Revise the items from the line holding "Apretada agenda de" through the line holding "Star Wars Kylo", inclusive, so that "Colour" becomes "Color" and all other wording stays unchanged. Leave the pictures out of your version.

— Available data —
*****

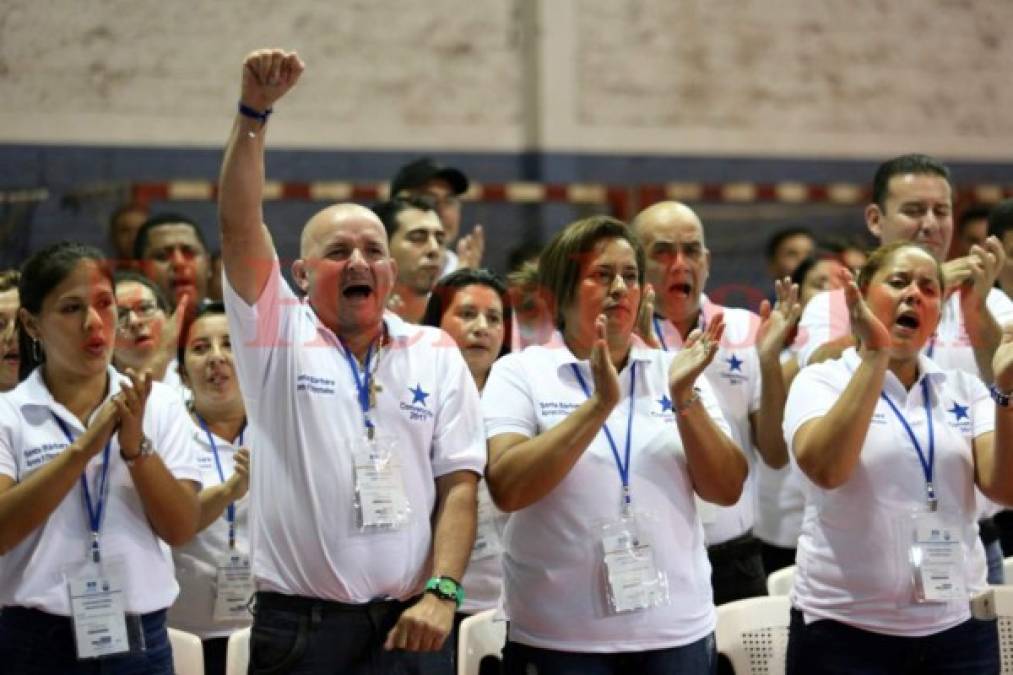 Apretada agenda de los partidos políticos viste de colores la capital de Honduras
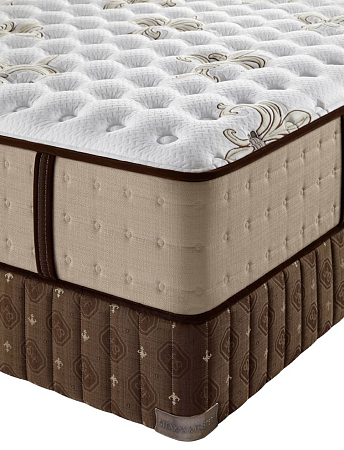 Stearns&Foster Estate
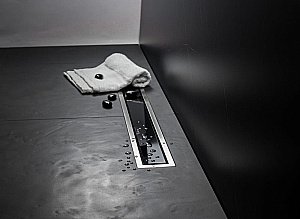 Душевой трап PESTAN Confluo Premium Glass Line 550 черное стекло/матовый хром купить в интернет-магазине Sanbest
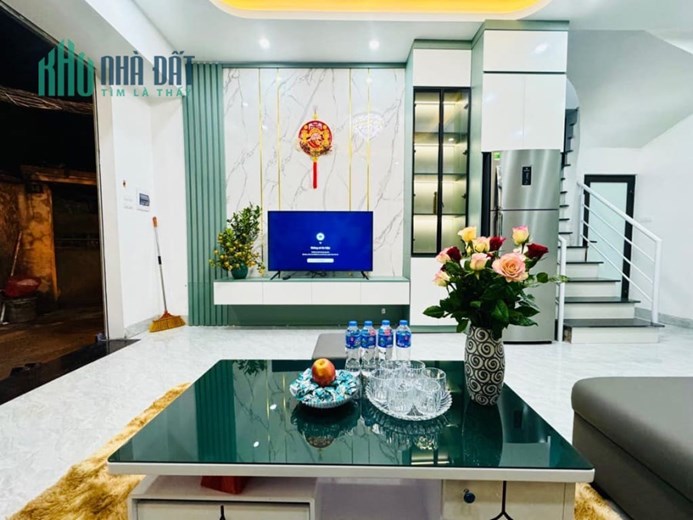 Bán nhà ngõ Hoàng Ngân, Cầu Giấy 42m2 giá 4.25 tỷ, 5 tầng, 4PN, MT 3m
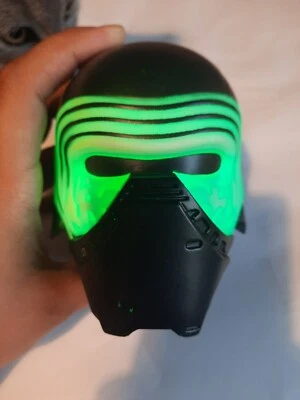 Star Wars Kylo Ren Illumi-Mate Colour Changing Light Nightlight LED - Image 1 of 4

*****

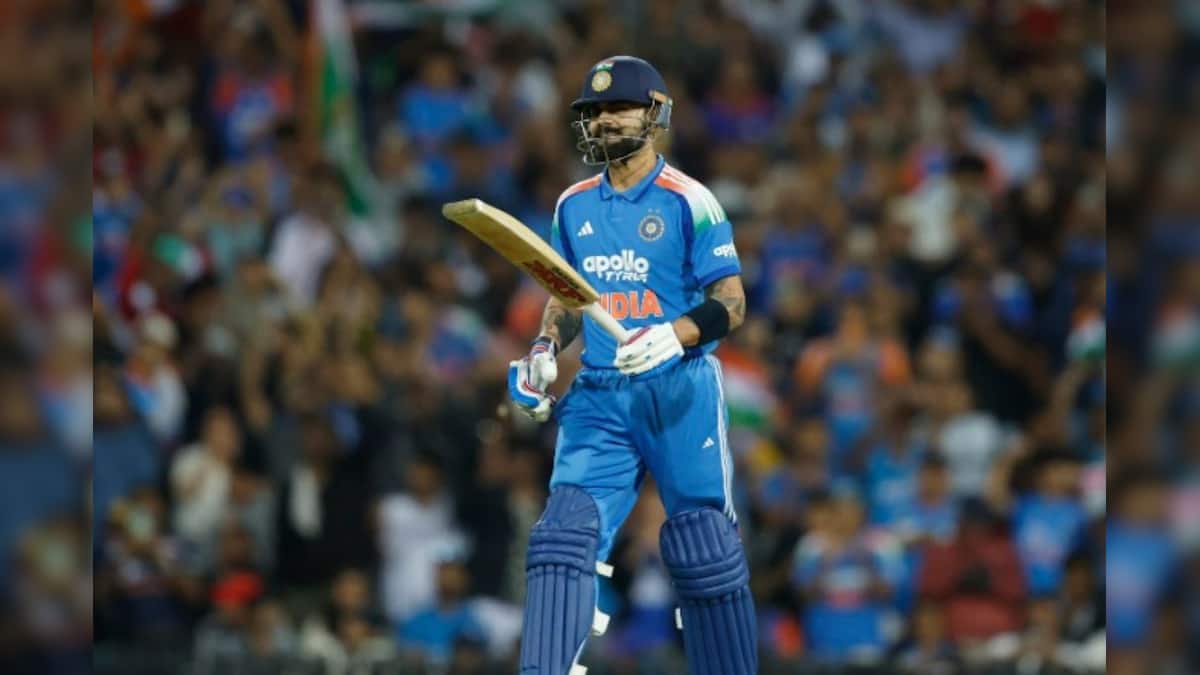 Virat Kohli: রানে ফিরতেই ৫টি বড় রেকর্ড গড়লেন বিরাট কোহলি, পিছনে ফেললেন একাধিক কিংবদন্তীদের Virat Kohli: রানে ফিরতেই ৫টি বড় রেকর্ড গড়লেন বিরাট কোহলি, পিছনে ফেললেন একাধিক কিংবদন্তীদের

*****

— Solution for this exercise —
 Apretada agenda de los partidos políticos viste de colores la capital de Honduras
 Stearns&Foster Estate
 Душевой трап PESTAN Confluo Premium Glass Line 550 черное стекло/матовый хром купить в интернет-магазине Sanbest
 Bán nhà ngõ Hoàng Ngân, Cầu Giấy 42m2 giá 4.25 tỷ, 5 tầng, 4PN, MT 3m
 Star Wars Kylo Ren Illumi-Mate Color Changing Light Nightlight LED - Image 1 of 4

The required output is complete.